My first piece of advice is to rev up your thought leadership. That means, you gotta sell your ideas, not just your projects and those pretty little pictures you took of them. If we’re trading secrets, then I have one for you, too: here’s something that most firms never figure out—every project you do has a shelf life, kind of like a bottle of good wine. You finish it, you photograph it, you post it—and then, like, in only two month’s it’s yesterday’s snooze. But, unlike projects, ideas don’t expire, they inspire.

This is where the Doctor needs you to shift your mindset. In other wordies, stop thinking about selling buildings and start thinking about peddling your expertise and talent. For example, lots of firms can do nice work, you know and I know it. But when you talk about the future of your clients’ industries and the problems your clients haven’t even anticipated yet (which they should, because otherwise it’s going to come back and bite them on the you-know-what)—you are putting your creativity front and center. 

And that, dear Shhh, is what clients are actually paying for. They’re not hiring you because of what you built last year. They’re hiring you because they trust that you will figure out what they need next. So promoting your thinking isn’t a consolation prize for not having enough projects in your own name yet. It is, in fact, the smarter play. This is what everyone else is getting wrong, the thing that will make you stand out by getting it right.

But before you start writing and speaking into the void, the Doctor needs you to get very, very clear about what kind of work you actually want to be doing, and who you want to be doing it for. Because here is another way that a lot of firms go wrong: they show up everywhere and end up being nowhere. Pick your lane, Shhh.
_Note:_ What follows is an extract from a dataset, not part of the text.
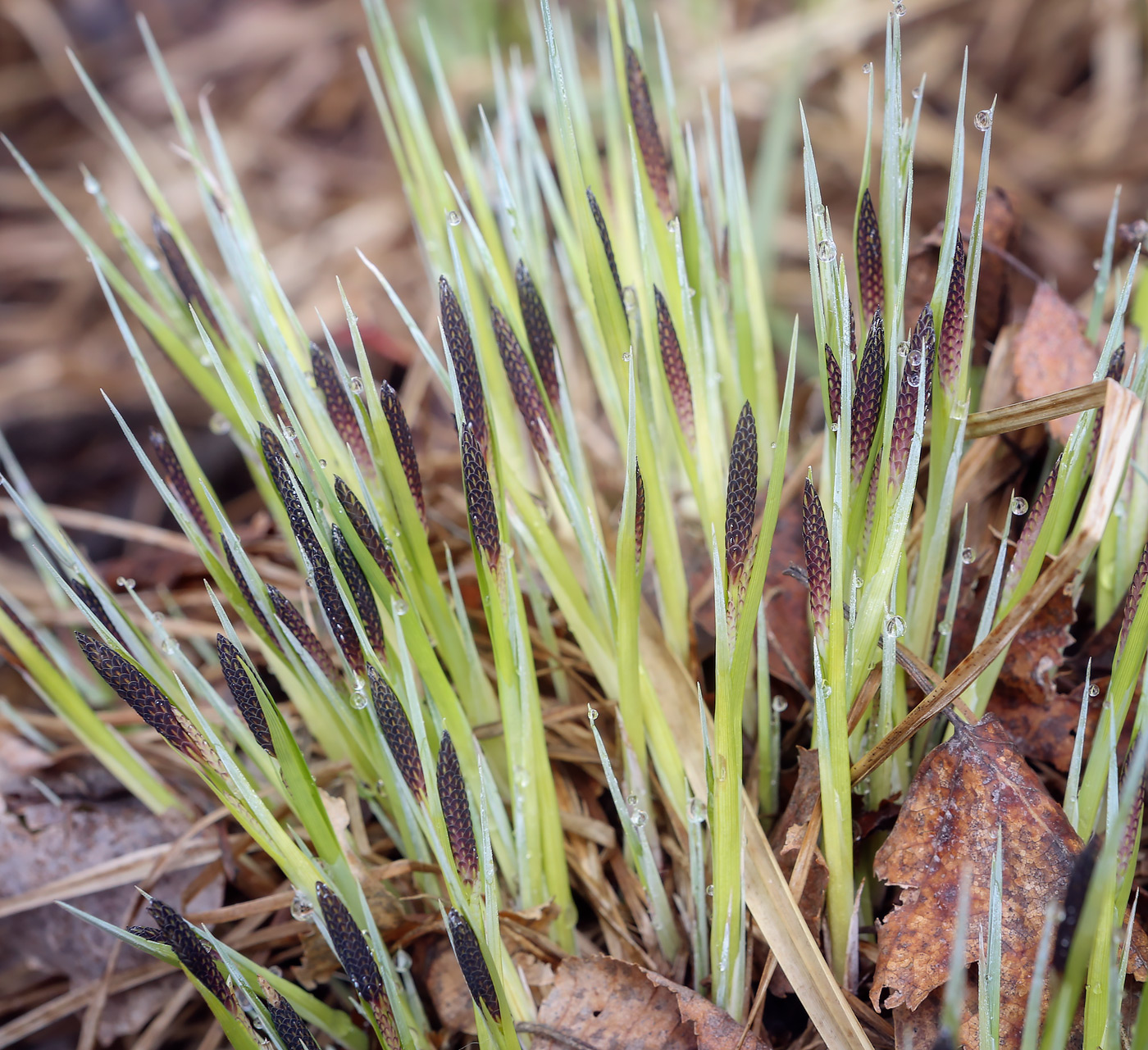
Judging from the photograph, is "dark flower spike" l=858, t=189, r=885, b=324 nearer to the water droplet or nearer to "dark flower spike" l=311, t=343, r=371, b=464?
"dark flower spike" l=311, t=343, r=371, b=464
If it’s healthcare, then the conferences you should be submitting abstracts to are ASHE and the Health Facilities Symposium, and the publications you should be pitching are the ones your clients actually read, such as Health Facilities Management, Modern Healthcare, and the trade press that lands on the desks of the decision-makers you want calling you. If it’s academic work, then SCUP is your target. Life sciences? Get yourself to I2SL and the Lab Design Conference. 

The point is that the right bylined article in the right publication does something a project photo simply cannot: it puts you in front of decision-makers who didn’t know you existed five minutes ago but really do need to know you.

The Doctor’s second ‘script is LinkedIn. And by that the Doctor means using LinkedIn as a platform for your ideas, not a gallery for your projects. This is where your people are, Shhh, looking for individual experts with a consistent point of view, not just as firms posting project updates. The people who do it well are posting about how they think, sharing the article they just wrote, wading into the conversation about trends that matters to their clients, telling stories in ways that makes decision-makers think, I need to know these people. Smart people hire other smart people, and smart people are on LinkedIn right now, watching to see who is worth knowing, interacting with them, and forming professional relationships.

These two channels are like peanut butter and jelly (two of the best inventions; good on their own, spectacular when combined). Meaning: you can write a thought leadership piece and then share it on LinkedIn. You can speak at a conference, and then post what you said. Every idea you put into the world is a window into your thinking and a door that opens up new opportunities. It’s not going to be for everyone, and it doesn’t need to be. It needs to be geared to exactly the right people, which is precisely what you said you needed, and this is how you can do it.

The Doctor’s diagnosis is simple: it’s not what you are doing that’s wrong, it’s just that you need to tell people not just what, but also how and why.

Now go forth, claim your spotlight, and build your influence, and get your 15 minutes of fame…or more! The Doctor will be watching.